■ **Selection**:
<<<<
Validate detection capability on Windows for memory modifications to PE headers and TLS directory structures during or after process hollowing events, followed by anomalous thread behavior before main entry point execution. Because the ATT&CK object does not provide a formal detection implementation, teams should treat AN1289 as detection logic guidance rather than a deployable rule. Detection engineering should correlate process hollowing indicators, memory-write activity against PE header or TLS metadata regions, and thread execution sequencing that occurs prior to normal entry point execution.

Likely telemetry

  • Windows endpoint detection and response telemetry
  • Process creation and parent-child process context
  • Process hollowing or process image replacement indicators
  • Memory modification events affecting PE headers
  • Memory modification events affecting TLS directory structures

Detection direction

  • Confirm whether endpoint tooling can observe memory modifications to PE headers and TLS directory structures, not only file writes or process starts.
  • Correlate TLS-related memory changes with process hollowing context to reduce noise from legitimate loaders, debuggers, packers, or security tools.
  • Tune for anomalous thread behavior before main entry point execution, while validating how normal software initialization appears in the local environment.
>>>>
■ **Actions to take**:
a: In the detection guidance on PE header and TLS memory modifications, how should teams treat AN1289?
b: Pick up the detection guidance on PE header and TLS memory modifications after its last bullet and continue it in the same style.

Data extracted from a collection
<<<<
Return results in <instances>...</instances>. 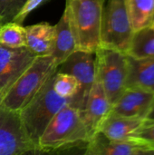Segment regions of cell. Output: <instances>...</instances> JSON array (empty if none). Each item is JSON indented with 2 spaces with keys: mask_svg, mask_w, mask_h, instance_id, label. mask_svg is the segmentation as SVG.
<instances>
[{
  "mask_svg": "<svg viewBox=\"0 0 154 155\" xmlns=\"http://www.w3.org/2000/svg\"><path fill=\"white\" fill-rule=\"evenodd\" d=\"M89 134L81 112L71 104L64 106L50 121L38 141V152L51 153L87 143Z\"/></svg>",
  "mask_w": 154,
  "mask_h": 155,
  "instance_id": "obj_1",
  "label": "cell"
},
{
  "mask_svg": "<svg viewBox=\"0 0 154 155\" xmlns=\"http://www.w3.org/2000/svg\"><path fill=\"white\" fill-rule=\"evenodd\" d=\"M54 74L47 79L31 102L19 111L25 131L37 152L38 141L50 121L64 106L72 104V98L62 97L54 91Z\"/></svg>",
  "mask_w": 154,
  "mask_h": 155,
  "instance_id": "obj_2",
  "label": "cell"
},
{
  "mask_svg": "<svg viewBox=\"0 0 154 155\" xmlns=\"http://www.w3.org/2000/svg\"><path fill=\"white\" fill-rule=\"evenodd\" d=\"M105 0H66L70 25L77 50L95 53L100 47V34Z\"/></svg>",
  "mask_w": 154,
  "mask_h": 155,
  "instance_id": "obj_3",
  "label": "cell"
},
{
  "mask_svg": "<svg viewBox=\"0 0 154 155\" xmlns=\"http://www.w3.org/2000/svg\"><path fill=\"white\" fill-rule=\"evenodd\" d=\"M57 67L51 55L36 56L3 95L1 104L10 110L19 112L31 102L47 79L57 71Z\"/></svg>",
  "mask_w": 154,
  "mask_h": 155,
  "instance_id": "obj_4",
  "label": "cell"
},
{
  "mask_svg": "<svg viewBox=\"0 0 154 155\" xmlns=\"http://www.w3.org/2000/svg\"><path fill=\"white\" fill-rule=\"evenodd\" d=\"M133 34V29L124 0H108L103 13L100 47L127 54Z\"/></svg>",
  "mask_w": 154,
  "mask_h": 155,
  "instance_id": "obj_5",
  "label": "cell"
},
{
  "mask_svg": "<svg viewBox=\"0 0 154 155\" xmlns=\"http://www.w3.org/2000/svg\"><path fill=\"white\" fill-rule=\"evenodd\" d=\"M96 74L113 105L126 89L127 54L118 50L99 47L95 52Z\"/></svg>",
  "mask_w": 154,
  "mask_h": 155,
  "instance_id": "obj_6",
  "label": "cell"
},
{
  "mask_svg": "<svg viewBox=\"0 0 154 155\" xmlns=\"http://www.w3.org/2000/svg\"><path fill=\"white\" fill-rule=\"evenodd\" d=\"M57 71L74 75L79 83V91L72 98L74 107L84 112L96 74L95 53L76 50L58 67Z\"/></svg>",
  "mask_w": 154,
  "mask_h": 155,
  "instance_id": "obj_7",
  "label": "cell"
},
{
  "mask_svg": "<svg viewBox=\"0 0 154 155\" xmlns=\"http://www.w3.org/2000/svg\"><path fill=\"white\" fill-rule=\"evenodd\" d=\"M38 153L28 138L19 112L0 104V155H22Z\"/></svg>",
  "mask_w": 154,
  "mask_h": 155,
  "instance_id": "obj_8",
  "label": "cell"
},
{
  "mask_svg": "<svg viewBox=\"0 0 154 155\" xmlns=\"http://www.w3.org/2000/svg\"><path fill=\"white\" fill-rule=\"evenodd\" d=\"M35 57L36 55L26 46L14 48L0 44V93L2 96L29 67Z\"/></svg>",
  "mask_w": 154,
  "mask_h": 155,
  "instance_id": "obj_9",
  "label": "cell"
},
{
  "mask_svg": "<svg viewBox=\"0 0 154 155\" xmlns=\"http://www.w3.org/2000/svg\"><path fill=\"white\" fill-rule=\"evenodd\" d=\"M87 155H154V149L138 141H116L96 132L87 142Z\"/></svg>",
  "mask_w": 154,
  "mask_h": 155,
  "instance_id": "obj_10",
  "label": "cell"
},
{
  "mask_svg": "<svg viewBox=\"0 0 154 155\" xmlns=\"http://www.w3.org/2000/svg\"><path fill=\"white\" fill-rule=\"evenodd\" d=\"M111 109L112 104L95 74V79L89 93L85 109L84 112H81L89 134V139L99 131L101 124L111 113Z\"/></svg>",
  "mask_w": 154,
  "mask_h": 155,
  "instance_id": "obj_11",
  "label": "cell"
},
{
  "mask_svg": "<svg viewBox=\"0 0 154 155\" xmlns=\"http://www.w3.org/2000/svg\"><path fill=\"white\" fill-rule=\"evenodd\" d=\"M153 102L154 93L138 88H126L112 105L111 113L125 117L146 118Z\"/></svg>",
  "mask_w": 154,
  "mask_h": 155,
  "instance_id": "obj_12",
  "label": "cell"
},
{
  "mask_svg": "<svg viewBox=\"0 0 154 155\" xmlns=\"http://www.w3.org/2000/svg\"><path fill=\"white\" fill-rule=\"evenodd\" d=\"M126 88H138L154 93V55L145 58L127 55Z\"/></svg>",
  "mask_w": 154,
  "mask_h": 155,
  "instance_id": "obj_13",
  "label": "cell"
},
{
  "mask_svg": "<svg viewBox=\"0 0 154 155\" xmlns=\"http://www.w3.org/2000/svg\"><path fill=\"white\" fill-rule=\"evenodd\" d=\"M145 119L125 117L110 113L101 124L99 132L113 140L133 141L136 131L143 124Z\"/></svg>",
  "mask_w": 154,
  "mask_h": 155,
  "instance_id": "obj_14",
  "label": "cell"
},
{
  "mask_svg": "<svg viewBox=\"0 0 154 155\" xmlns=\"http://www.w3.org/2000/svg\"><path fill=\"white\" fill-rule=\"evenodd\" d=\"M54 38L50 55L53 57L57 66H59L77 50L75 39L65 8L59 22L54 25Z\"/></svg>",
  "mask_w": 154,
  "mask_h": 155,
  "instance_id": "obj_15",
  "label": "cell"
},
{
  "mask_svg": "<svg viewBox=\"0 0 154 155\" xmlns=\"http://www.w3.org/2000/svg\"><path fill=\"white\" fill-rule=\"evenodd\" d=\"M54 25L46 22L26 26V47L36 56L50 55L54 38Z\"/></svg>",
  "mask_w": 154,
  "mask_h": 155,
  "instance_id": "obj_16",
  "label": "cell"
},
{
  "mask_svg": "<svg viewBox=\"0 0 154 155\" xmlns=\"http://www.w3.org/2000/svg\"><path fill=\"white\" fill-rule=\"evenodd\" d=\"M127 55L145 58L154 55V28L147 25L133 31Z\"/></svg>",
  "mask_w": 154,
  "mask_h": 155,
  "instance_id": "obj_17",
  "label": "cell"
},
{
  "mask_svg": "<svg viewBox=\"0 0 154 155\" xmlns=\"http://www.w3.org/2000/svg\"><path fill=\"white\" fill-rule=\"evenodd\" d=\"M133 31L150 25L154 12V0H124Z\"/></svg>",
  "mask_w": 154,
  "mask_h": 155,
  "instance_id": "obj_18",
  "label": "cell"
},
{
  "mask_svg": "<svg viewBox=\"0 0 154 155\" xmlns=\"http://www.w3.org/2000/svg\"><path fill=\"white\" fill-rule=\"evenodd\" d=\"M0 44L8 47L26 46V31L21 24L10 21L0 25Z\"/></svg>",
  "mask_w": 154,
  "mask_h": 155,
  "instance_id": "obj_19",
  "label": "cell"
},
{
  "mask_svg": "<svg viewBox=\"0 0 154 155\" xmlns=\"http://www.w3.org/2000/svg\"><path fill=\"white\" fill-rule=\"evenodd\" d=\"M54 89L62 97L73 98L79 91V83L74 75L56 71L54 77Z\"/></svg>",
  "mask_w": 154,
  "mask_h": 155,
  "instance_id": "obj_20",
  "label": "cell"
},
{
  "mask_svg": "<svg viewBox=\"0 0 154 155\" xmlns=\"http://www.w3.org/2000/svg\"><path fill=\"white\" fill-rule=\"evenodd\" d=\"M26 0H0V22L5 24L13 21Z\"/></svg>",
  "mask_w": 154,
  "mask_h": 155,
  "instance_id": "obj_21",
  "label": "cell"
},
{
  "mask_svg": "<svg viewBox=\"0 0 154 155\" xmlns=\"http://www.w3.org/2000/svg\"><path fill=\"white\" fill-rule=\"evenodd\" d=\"M133 140L154 149V121L145 119L143 124L136 131Z\"/></svg>",
  "mask_w": 154,
  "mask_h": 155,
  "instance_id": "obj_22",
  "label": "cell"
},
{
  "mask_svg": "<svg viewBox=\"0 0 154 155\" xmlns=\"http://www.w3.org/2000/svg\"><path fill=\"white\" fill-rule=\"evenodd\" d=\"M44 0H26L21 10L13 19V21L21 24L25 20V18L28 15V14H30L33 10H34Z\"/></svg>",
  "mask_w": 154,
  "mask_h": 155,
  "instance_id": "obj_23",
  "label": "cell"
},
{
  "mask_svg": "<svg viewBox=\"0 0 154 155\" xmlns=\"http://www.w3.org/2000/svg\"><path fill=\"white\" fill-rule=\"evenodd\" d=\"M146 119L151 120V121H154V102L152 105V107H151V109H150V111H149V113H148V114H147V116H146Z\"/></svg>",
  "mask_w": 154,
  "mask_h": 155,
  "instance_id": "obj_24",
  "label": "cell"
},
{
  "mask_svg": "<svg viewBox=\"0 0 154 155\" xmlns=\"http://www.w3.org/2000/svg\"><path fill=\"white\" fill-rule=\"evenodd\" d=\"M151 25L152 27H153L154 28V12H153V15H152V20H151V23H150V25Z\"/></svg>",
  "mask_w": 154,
  "mask_h": 155,
  "instance_id": "obj_25",
  "label": "cell"
},
{
  "mask_svg": "<svg viewBox=\"0 0 154 155\" xmlns=\"http://www.w3.org/2000/svg\"><path fill=\"white\" fill-rule=\"evenodd\" d=\"M2 94H1V93H0V104H1V101H2Z\"/></svg>",
  "mask_w": 154,
  "mask_h": 155,
  "instance_id": "obj_26",
  "label": "cell"
},
{
  "mask_svg": "<svg viewBox=\"0 0 154 155\" xmlns=\"http://www.w3.org/2000/svg\"><path fill=\"white\" fill-rule=\"evenodd\" d=\"M2 25V24H1V22H0V25Z\"/></svg>",
  "mask_w": 154,
  "mask_h": 155,
  "instance_id": "obj_27",
  "label": "cell"
}]
</instances>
>>>>
■ **Answers to the tasks**:
a: As detection logic guidance rather than a deployable rule.

b:
  • Use parent process, signed image reputation, command-line context, and process lineage as supporting evidence, not as substitutes for the memory and thread behaviors described by the analytic.
  • Document visibility gaps where EDR, logging policy, or performance settings do not expose memory-region changes or thread start behavior.

Mitigation priorities

  • Prioritize endpoint controls and monitoring capable of detecting in-memory process manipulation on Windows systems.
  • Harden incident response playbooks to preserve process memory and thread context when process hollowing or pre-entry-point execution behavior is suspected.
  • Apply least privilege and application control where feasible to reduce opportunities for unauthorized process manipulation, while recognizing this analytic itself is detection-focused.
  • Validate that SOC escalation criteria distinguish high-fidelity memory manipulation from benign software protection, debugging, or instrumentation activity.
  • Use findings from this analytic to inform endpoint logging requirements, detection engineering backlog, and compliance evidence for advanced threat monitoring.
Analyst notes and limits

The supplied object is a detection analytic, not a technique object, and no tactics or relationship context were supplied. The official description is specific to Windows, PE header/TLS directory memory modification, process hollowing context, and anomalous thread behavior before main entry point execution. Local validation is required because legitimate software may perform unusual loading or instrumentation behavior that resembles parts of this pattern.

Official detection content is not provided, and no related ATT&CK techniques, mitigations, data sources, adversary groups, malware, or campaigns were supplied. This take therefore avoids claims about prevalence, attribution, active exploitation, or guaranteed detection coverage. Implementation details depend on the organization’s endpoint telemetry depth and forensic collection capability.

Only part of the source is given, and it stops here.